▶ _DATA SEGMENT_
----

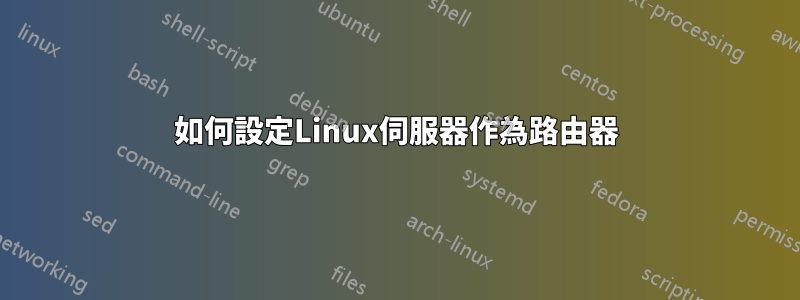 如何設定Linux伺服器作為路由器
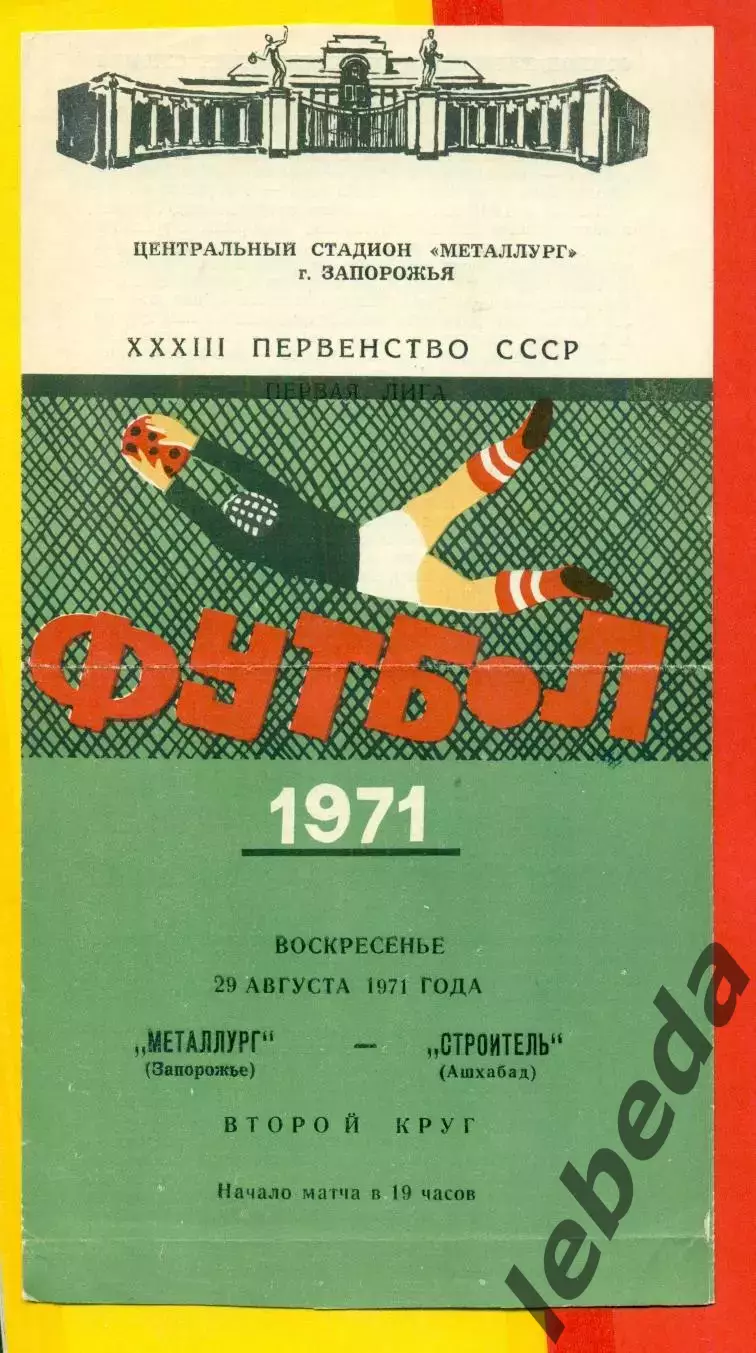 Металлург Запорожье - Строитель Ашхабад - 1971 год.(29.08.71.) 1
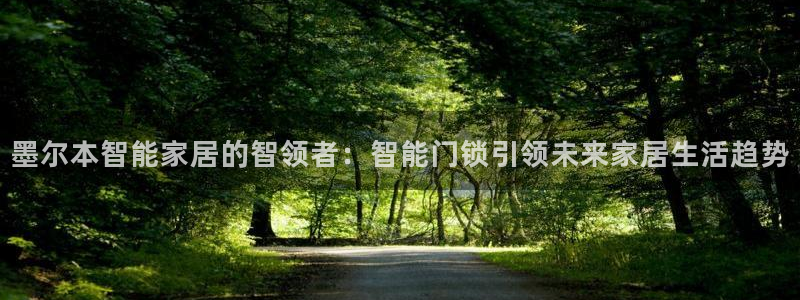 sbobet利记官网登录入口：墨尔本智能家居的智领者：智能门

----

▶ _WHAT IS BEING ASKED_
The line containing "Металлург Запорожье - Строитель" and every line after it, through the end of the material above, are to be printed exactly; no pictures belong in the output.

▶ _TASK RESPONSE_
 Металлург Запорожье - Строитель Ашхабад - 1971 год.(29.08.71.) 1
 sbobet利记官网登录入口：墨尔本智能家居的智领者：智能门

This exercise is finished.